BLOG POST | 7 Mar 2019
How to transform intractable conflicts?
A review of the Munich Security Conference 2019
In February, heads of government, ministers and security experts from all over the world gathered for the annual Munich Security Conference.
By Hans-Joachim Giessmann
In February, heads of government, ministers and security experts from all over the world gathered for the annual Munich Security Conference. Participants were asked who would “pick up the pieces” of an eroding international order “and put them back together”.
There were hardly any satisfactory answers. Above all, the appearance of US Vice President Mike Pence, whose speech many participants perceived as crass in tone, provided a disturbing retort to Angela Merkel's plea for the preservation of multilateral approaches. Concern about the prospects for global cooperation has definitely not diminished through the conference.
The disappointing outcome is not really a surprise. First, while there was a widespread lack of political will to work together in order to find a way out of this misery, there was no lack of blame, considered more or less justified depending on one's own point of view. The positions were known in advance but there was no a constructive search for compromises, which is a requirement for a common order.
Secondly, and I think this is even more important, the format of the Munich Security Conference – as important as exchange at the highest state level is for the clarification of common interests – seems to have run out of time for dealing with and resolving most of today's violent conflicts. Relevant actors, whose participation in finding solutions is indispensable, were not invited or heard. However, governments and politicians alone cannot overcome conflicts that are essentially multidimensional, intractable, complex and asymmetric.
Unless the dissatisfaction that triggers violence is addressed as a follow-up to the agreement, the peace deal becomes a fallacy.
In these protracted conflicts, governments, the political opposition and social actors are both, drivers and affected parties. They call into question the regulatory capacity of existing organisations and regimes and are expressions of conflicting political, economic and social interests. Their course is often neither linear nor synchronous – some are even systemic. The term "human security", which the UN Development Programme (UNDP) coined already 25 years ago, best expresses the change in the nature of security.
As in previous years, however, the Munich Security Conference followed the traditional concept of government-organised international security. From peace and conflict research, however, we know that agreements to end armed conflicts, no matter how detailed, are usually short-lived unless they subsequently lead to a change in the behavioural patterns and mutual relationships of the former conflict parties. Unless the dissatisfaction that triggers violence is addressed as a follow-up to the agreement, the peace deal becomes a fallacy.
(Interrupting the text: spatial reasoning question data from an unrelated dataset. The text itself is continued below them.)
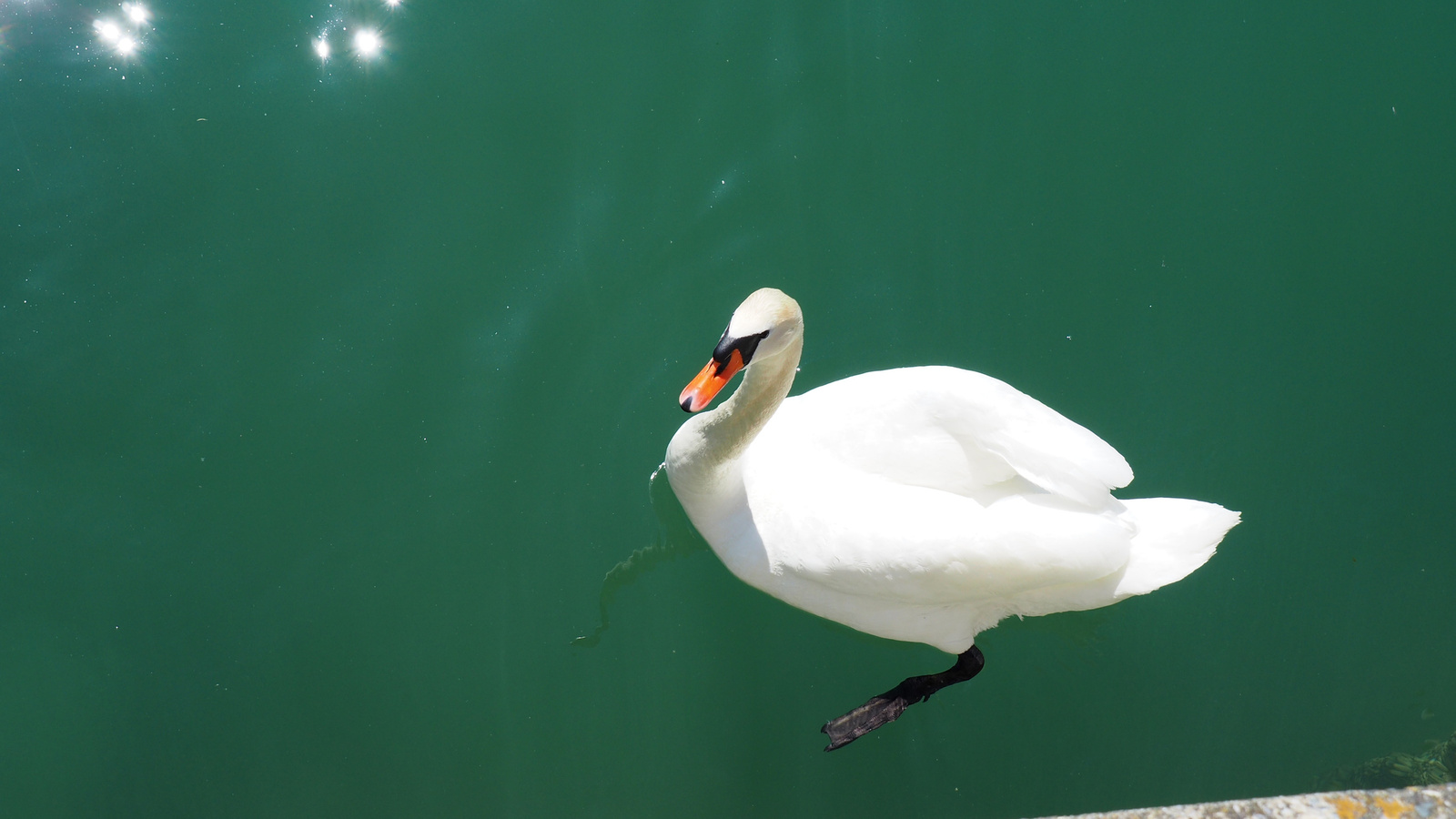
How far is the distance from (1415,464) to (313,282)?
5.62 metres

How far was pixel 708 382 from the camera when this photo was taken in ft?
10.9

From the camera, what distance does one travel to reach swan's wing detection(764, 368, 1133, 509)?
140 inches

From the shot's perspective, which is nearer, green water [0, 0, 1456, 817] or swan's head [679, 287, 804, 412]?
swan's head [679, 287, 804, 412]

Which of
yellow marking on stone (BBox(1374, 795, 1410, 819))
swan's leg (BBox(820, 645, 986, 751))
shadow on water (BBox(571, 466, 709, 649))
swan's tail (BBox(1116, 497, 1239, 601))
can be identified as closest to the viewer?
yellow marking on stone (BBox(1374, 795, 1410, 819))

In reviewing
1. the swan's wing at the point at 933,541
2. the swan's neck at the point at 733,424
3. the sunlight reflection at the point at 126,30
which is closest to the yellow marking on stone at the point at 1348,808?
the swan's wing at the point at 933,541

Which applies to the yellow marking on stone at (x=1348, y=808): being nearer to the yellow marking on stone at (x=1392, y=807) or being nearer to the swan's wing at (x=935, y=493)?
the yellow marking on stone at (x=1392, y=807)

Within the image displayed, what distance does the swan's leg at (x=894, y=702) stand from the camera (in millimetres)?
4156

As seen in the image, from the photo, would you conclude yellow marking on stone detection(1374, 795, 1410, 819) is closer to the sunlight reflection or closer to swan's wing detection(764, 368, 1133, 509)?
swan's wing detection(764, 368, 1133, 509)

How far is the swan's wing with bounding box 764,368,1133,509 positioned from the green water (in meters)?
1.02

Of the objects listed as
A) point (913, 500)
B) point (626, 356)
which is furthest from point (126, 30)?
point (913, 500)

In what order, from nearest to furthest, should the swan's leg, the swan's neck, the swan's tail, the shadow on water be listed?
the swan's neck < the swan's tail < the swan's leg < the shadow on water

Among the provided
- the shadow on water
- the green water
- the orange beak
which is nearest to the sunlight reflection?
the green water

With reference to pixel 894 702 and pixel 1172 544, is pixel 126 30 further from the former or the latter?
pixel 1172 544

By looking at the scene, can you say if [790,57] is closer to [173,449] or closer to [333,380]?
[333,380]
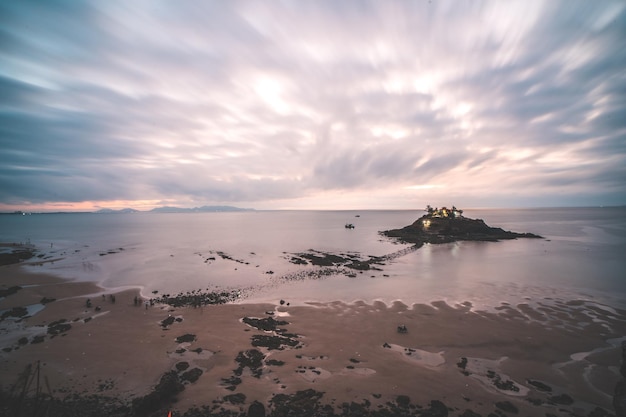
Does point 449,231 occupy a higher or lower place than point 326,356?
higher

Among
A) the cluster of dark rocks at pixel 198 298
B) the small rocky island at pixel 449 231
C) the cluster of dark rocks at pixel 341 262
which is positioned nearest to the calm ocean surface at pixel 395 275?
the cluster of dark rocks at pixel 198 298

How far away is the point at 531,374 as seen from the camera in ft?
52.5

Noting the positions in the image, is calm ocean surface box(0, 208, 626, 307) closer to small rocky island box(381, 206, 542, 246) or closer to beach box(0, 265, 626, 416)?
beach box(0, 265, 626, 416)

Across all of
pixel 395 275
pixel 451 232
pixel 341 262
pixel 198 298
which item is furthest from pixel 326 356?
pixel 451 232

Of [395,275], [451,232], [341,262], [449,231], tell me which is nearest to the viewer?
[395,275]

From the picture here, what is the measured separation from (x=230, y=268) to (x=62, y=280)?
70.8ft

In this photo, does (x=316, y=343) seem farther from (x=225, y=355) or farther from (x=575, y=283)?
(x=575, y=283)

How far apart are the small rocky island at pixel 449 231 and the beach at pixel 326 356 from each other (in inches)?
2357

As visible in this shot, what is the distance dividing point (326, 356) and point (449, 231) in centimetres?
8423

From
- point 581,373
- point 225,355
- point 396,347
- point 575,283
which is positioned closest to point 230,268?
point 225,355

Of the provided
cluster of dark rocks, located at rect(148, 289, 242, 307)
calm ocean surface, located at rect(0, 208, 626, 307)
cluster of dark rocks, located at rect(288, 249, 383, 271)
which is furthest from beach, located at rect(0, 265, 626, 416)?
cluster of dark rocks, located at rect(288, 249, 383, 271)

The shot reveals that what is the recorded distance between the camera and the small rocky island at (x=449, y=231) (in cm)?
8456

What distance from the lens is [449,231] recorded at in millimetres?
90000

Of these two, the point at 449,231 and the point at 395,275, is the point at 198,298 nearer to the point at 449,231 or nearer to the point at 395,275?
the point at 395,275
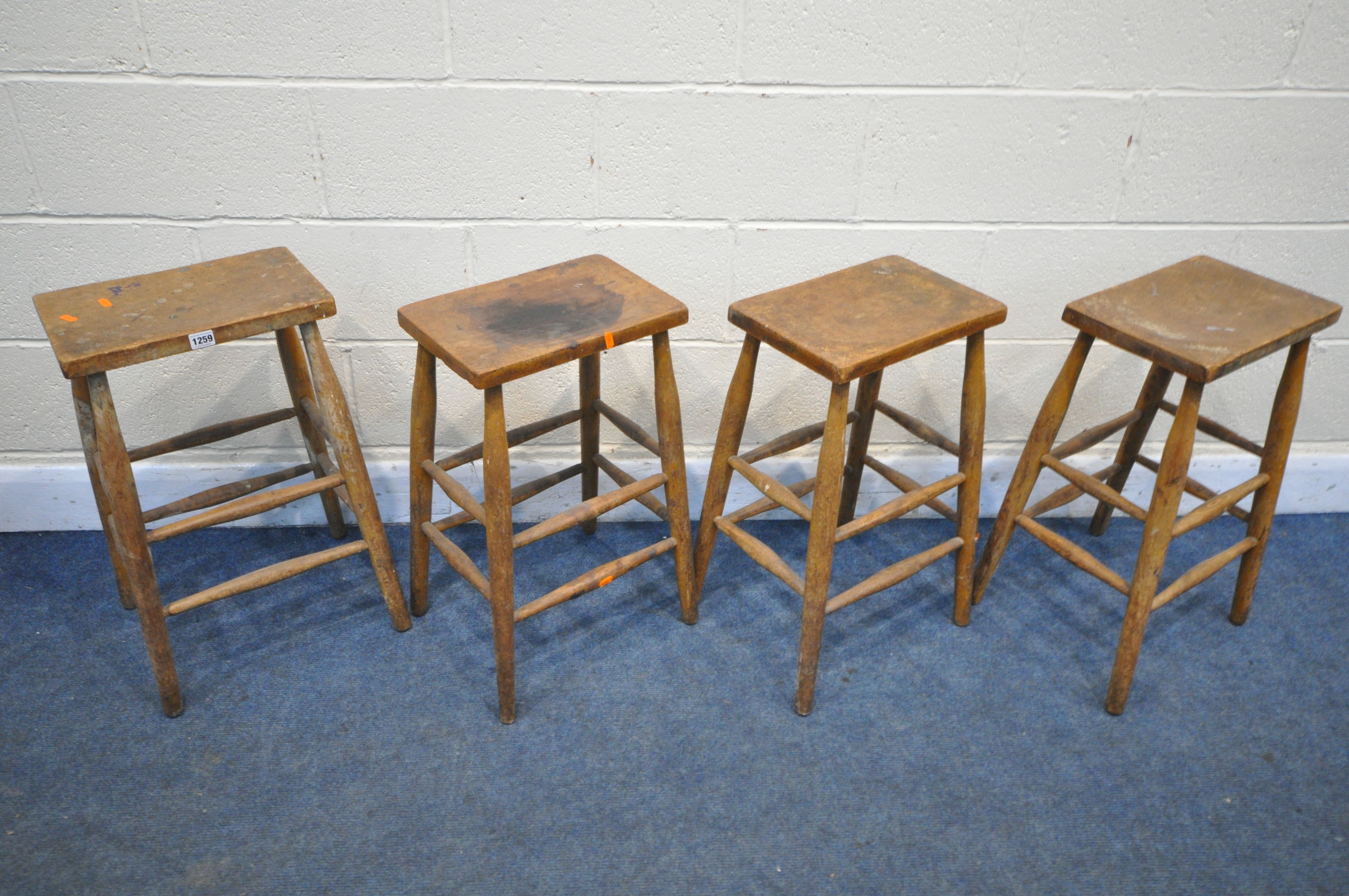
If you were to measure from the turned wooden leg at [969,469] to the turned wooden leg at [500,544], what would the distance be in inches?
34.6

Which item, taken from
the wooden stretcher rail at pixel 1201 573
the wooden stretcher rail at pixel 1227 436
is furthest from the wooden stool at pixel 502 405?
the wooden stretcher rail at pixel 1227 436

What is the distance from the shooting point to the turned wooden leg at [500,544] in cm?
164

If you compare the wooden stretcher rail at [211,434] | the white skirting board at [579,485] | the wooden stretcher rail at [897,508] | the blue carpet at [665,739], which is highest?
the wooden stretcher rail at [211,434]

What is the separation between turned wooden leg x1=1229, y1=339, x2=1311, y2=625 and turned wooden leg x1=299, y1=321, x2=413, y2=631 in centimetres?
180

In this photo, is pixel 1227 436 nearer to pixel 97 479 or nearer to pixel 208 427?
pixel 208 427

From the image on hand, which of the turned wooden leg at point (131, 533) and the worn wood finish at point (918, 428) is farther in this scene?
the worn wood finish at point (918, 428)

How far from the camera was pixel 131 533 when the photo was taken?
5.67 feet

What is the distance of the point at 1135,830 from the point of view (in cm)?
171

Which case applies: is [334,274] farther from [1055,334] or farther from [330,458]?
[1055,334]

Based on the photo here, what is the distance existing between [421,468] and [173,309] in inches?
20.3

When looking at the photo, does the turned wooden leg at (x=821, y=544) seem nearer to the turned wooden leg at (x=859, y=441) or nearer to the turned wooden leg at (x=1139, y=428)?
the turned wooden leg at (x=859, y=441)

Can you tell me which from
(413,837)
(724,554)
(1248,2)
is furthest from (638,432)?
(1248,2)

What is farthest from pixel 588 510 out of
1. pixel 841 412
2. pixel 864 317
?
pixel 864 317

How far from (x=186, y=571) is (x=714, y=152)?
5.06 ft
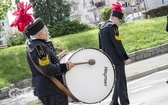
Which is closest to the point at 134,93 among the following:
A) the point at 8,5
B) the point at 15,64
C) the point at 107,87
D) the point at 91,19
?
the point at 107,87

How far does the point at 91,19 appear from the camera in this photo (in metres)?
78.7

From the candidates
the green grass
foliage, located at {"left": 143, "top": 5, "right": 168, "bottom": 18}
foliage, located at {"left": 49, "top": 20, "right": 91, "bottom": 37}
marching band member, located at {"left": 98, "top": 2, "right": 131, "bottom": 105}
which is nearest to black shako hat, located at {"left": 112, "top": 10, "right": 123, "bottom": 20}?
marching band member, located at {"left": 98, "top": 2, "right": 131, "bottom": 105}

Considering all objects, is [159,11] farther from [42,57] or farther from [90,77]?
[42,57]

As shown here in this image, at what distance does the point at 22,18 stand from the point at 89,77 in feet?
3.54

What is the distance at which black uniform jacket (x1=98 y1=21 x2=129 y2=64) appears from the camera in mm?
6156

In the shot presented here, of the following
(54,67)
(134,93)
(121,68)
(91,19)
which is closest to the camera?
(54,67)

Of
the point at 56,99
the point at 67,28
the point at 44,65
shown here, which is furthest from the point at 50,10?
the point at 44,65

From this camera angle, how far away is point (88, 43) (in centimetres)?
1816

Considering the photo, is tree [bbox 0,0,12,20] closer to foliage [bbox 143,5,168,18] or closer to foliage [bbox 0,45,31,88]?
foliage [bbox 0,45,31,88]

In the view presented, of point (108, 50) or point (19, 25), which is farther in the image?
point (108, 50)

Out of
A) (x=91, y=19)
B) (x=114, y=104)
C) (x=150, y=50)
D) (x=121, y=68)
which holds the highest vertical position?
(x=121, y=68)

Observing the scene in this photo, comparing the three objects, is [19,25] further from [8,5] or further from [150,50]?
[8,5]

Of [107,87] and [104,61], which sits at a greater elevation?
[104,61]

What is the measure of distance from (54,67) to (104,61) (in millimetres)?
863
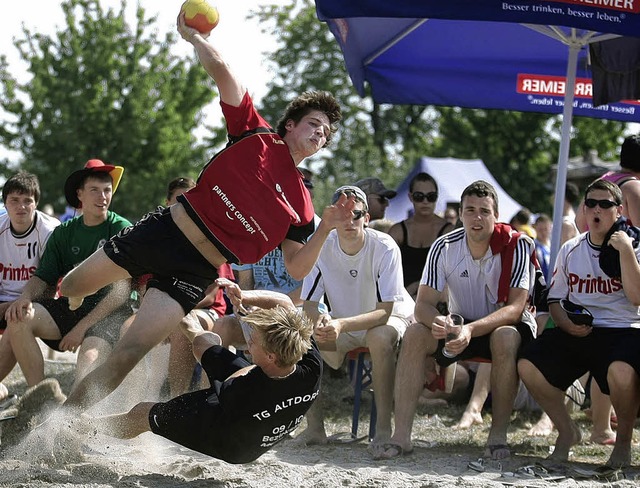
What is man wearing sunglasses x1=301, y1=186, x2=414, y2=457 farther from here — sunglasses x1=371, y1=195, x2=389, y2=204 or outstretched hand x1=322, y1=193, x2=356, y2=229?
sunglasses x1=371, y1=195, x2=389, y2=204

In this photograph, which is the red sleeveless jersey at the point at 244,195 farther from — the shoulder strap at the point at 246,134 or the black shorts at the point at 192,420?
the black shorts at the point at 192,420

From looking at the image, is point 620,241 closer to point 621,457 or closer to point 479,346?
point 479,346

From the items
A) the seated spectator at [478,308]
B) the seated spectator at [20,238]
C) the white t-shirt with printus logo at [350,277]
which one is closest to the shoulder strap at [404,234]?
the white t-shirt with printus logo at [350,277]

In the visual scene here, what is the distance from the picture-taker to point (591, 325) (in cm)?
555

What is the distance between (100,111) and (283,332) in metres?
21.0

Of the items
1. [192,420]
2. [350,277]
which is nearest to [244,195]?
[192,420]

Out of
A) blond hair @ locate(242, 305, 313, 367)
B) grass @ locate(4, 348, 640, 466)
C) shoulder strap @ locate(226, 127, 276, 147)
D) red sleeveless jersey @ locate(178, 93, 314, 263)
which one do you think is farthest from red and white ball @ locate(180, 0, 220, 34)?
grass @ locate(4, 348, 640, 466)

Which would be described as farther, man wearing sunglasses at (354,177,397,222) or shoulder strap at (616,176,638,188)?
man wearing sunglasses at (354,177,397,222)

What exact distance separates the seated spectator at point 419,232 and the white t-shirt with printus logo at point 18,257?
2.85 meters

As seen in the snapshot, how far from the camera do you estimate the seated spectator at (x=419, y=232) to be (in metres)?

Yet, changes in behaviour and attitudes cannot be imposed. Agreements that one side perceives as humiliation gnaw away at the minds of those affected and, at worst, shape revenge narratives for years to come, even among descendants.
The recognition of one's own limits to action is painful for leaders, but inevitable. Systemic and asymmetric conflicts can only be resolved through cooperation and compromise. This does not mean blurring the boundaries between legitimacy and illegitimacy, between law and injustice. The universal norms of international law and human rights, as the name implies, are universally binding, whether exercised in the name of a state or a group. Sanctions may therefore be necessary and indispensable, and related legal issues to strengthen a kind of global governance must be resolved.
However, it is not just about law and order. There are a number of examples of how even hostilities that are considered irreconcilable can be resolved sustainably by changing the way we deal with one another. Examples are Franco-German relations, the ending of apartheid in South Africa, and the cooperation of the former parties to the conflict in Northern Ireland in the aftermath of the Good Friday Agreement. Yet innovative approaches have a hard time asserting themselves in an era of seemingly power-obsessed geopolitics. If former parties to a violent conflict learn about how to deal with divergent interests in a nonviolent manner – using inclusive approaches such as public-private partnerships in development policy or engaging civil society organisations in multi-level negotiations and mediation processes – it can help to transform protracted conflicts into constructive collaboration. This is what the Berghof Foundation is trying to support.